Day one of upfront week brought the long and the short of it from NBC and Fox.

At the Javits Center, NBC took its time to make sure the media buyers and the clients in the audience heard that the network had emerged from broadcasting’s basement and risen to No. 1 in the vaunted 18-to-49-year-old demo. Several times in fact. Oh, and by the way, did they mention that NBC also has the Olympics through 2032? Does Bob Costas have red eyes?

Fox, with less to brag about, got through its presentation in about an hour so people could get to the important business of the night at Fox’s party in Central Park.

Both showed tons of new programming, and several buyers said they liked what they saw from NBC for the second half of the season.
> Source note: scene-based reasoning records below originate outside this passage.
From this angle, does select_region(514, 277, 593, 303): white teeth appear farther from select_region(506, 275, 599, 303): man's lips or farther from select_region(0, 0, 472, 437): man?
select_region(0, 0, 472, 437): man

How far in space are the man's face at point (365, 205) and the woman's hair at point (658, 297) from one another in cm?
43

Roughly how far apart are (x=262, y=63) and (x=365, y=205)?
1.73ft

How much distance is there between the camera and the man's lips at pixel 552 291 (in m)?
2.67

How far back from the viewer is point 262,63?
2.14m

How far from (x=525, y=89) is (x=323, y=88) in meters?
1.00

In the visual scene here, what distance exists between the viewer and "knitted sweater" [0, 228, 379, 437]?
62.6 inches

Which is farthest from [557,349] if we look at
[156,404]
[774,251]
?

They also liked some of the event series from Fox.

“It’s getting hard to launch new shows in the fall,” noted John Swift, CEO of the Omnicom Media Group. “I think they’re all adapting.” 

“The story of the season so far is NBC,” said Michael Parent, director of broadcast at media agency Assembly. Parent said NBC was entitled to crow about their ratings success during these presentations. “A broadcaster is stealing shares away from cable. It’s too soon to tell if it’s a blip on the radar or a trend, but it’s good for them.”

Parent likes NBC’s sitcom A to Z as a show that men might watch with their wife or girlfriend. He also thought NBC had a good lineup of specials, including the 40th anniversary of Saturday Night Live.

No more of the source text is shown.